Oui, notre infanterie, aux premiers jours, s’était partout précipitée à l’offensive avec une fougue conforme à l’esprit de son dressage, et parfois avec la plus téméraire intrépidité. Les témoignages français, allemands, abondent, unanimes, et le souvenir m’obsède encore, à quatre ans de distance, d’un récit que j’ai rencontré, aux premiers mois de la guerre, dans le carnet de route d’un fusilier prussien : deux belles compagnies de zouaves se sont lancées de très loin à l’assaut d’une position, à travers un champ dénudé ; de face, de flanc, les mitrailleuses allemandes se dévoilent ; ils s’acharnent ; leur jeune force brillante tourbillonne sous la rafale, se ranime par instants, chancelle ; ils tombent par grappes, puis un à un, tous jusqu’au dernier ; et la page écrite par leur ennemi est toute baignée d’admiration pour eux et d’une sorte d’horreur sacrée.
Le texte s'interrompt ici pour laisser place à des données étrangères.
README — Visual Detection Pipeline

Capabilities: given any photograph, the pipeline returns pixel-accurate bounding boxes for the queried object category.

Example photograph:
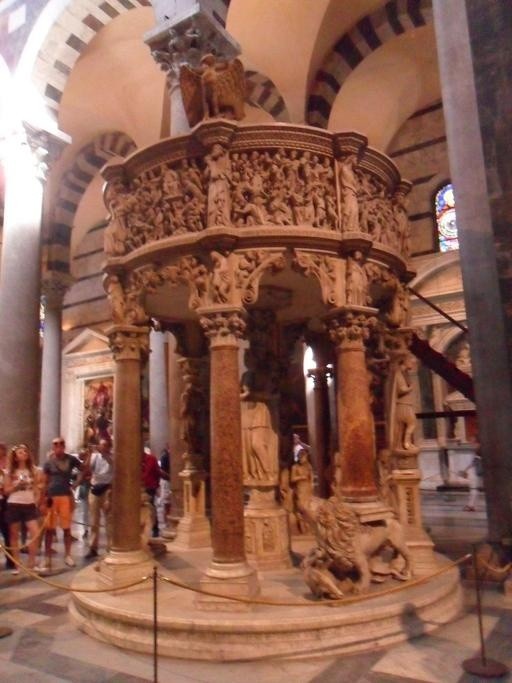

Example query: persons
[238,369,273,480]
[374,449,400,521]
[292,432,310,463]
[457,449,484,512]
[0,436,113,576]
[391,353,418,453]
[290,449,314,536]
[140,442,170,538]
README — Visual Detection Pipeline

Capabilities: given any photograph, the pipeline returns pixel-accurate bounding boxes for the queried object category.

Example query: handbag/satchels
[92,482,108,495]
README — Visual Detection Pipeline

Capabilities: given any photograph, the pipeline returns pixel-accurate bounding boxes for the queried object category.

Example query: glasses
[52,441,64,445]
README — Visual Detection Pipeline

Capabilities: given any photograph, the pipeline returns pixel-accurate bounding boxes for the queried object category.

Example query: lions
[312,499,415,594]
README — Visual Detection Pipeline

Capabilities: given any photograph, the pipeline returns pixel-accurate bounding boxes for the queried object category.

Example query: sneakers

En tant de combats, tant d’officiers chargèrent en avant de leur compagnie, ou de leur bataillon ou même de leur régiment, la poitrine chamarrée d’or, comme pour attester à la fois la bravoure de notre infanterie et son inexpérience ! De cette bravoure et de cette inexpérience, leur sacrifice reste en effet le symbole magnifique et désolant.

Mais ce fut, au début, chez les Allemands, dans le combat offensif, la même tactique forcenée : près du bois de la Marfée, par exemple, le 27 août, quand nos soldats de la 21e division les virent descendre des hauteurs de Noyers, drapeaux au vent, au son des tambours et des fifres, et marcher contre nos tranchées en de profondes colonnes par quatre, que l’artillerie française, tirant de plein fouet, massacrait. Dès le temps de paix, pour le dressage de l’infanterie, nous nous étions prévalus de notre furia francese ; mais eux, ils avaient compté sur son digne pendant, le furor teutonicus, non moins justement que nous, non moins imprudemment. Non moins utilement aussi, semble-t-il : peut-être (la jeune armée américaine n’en a-t-elle pas offert un tout récent exemple ?) une loi mystérieuse, universelle, commande-t-elle, malgré les expériences d’autrui.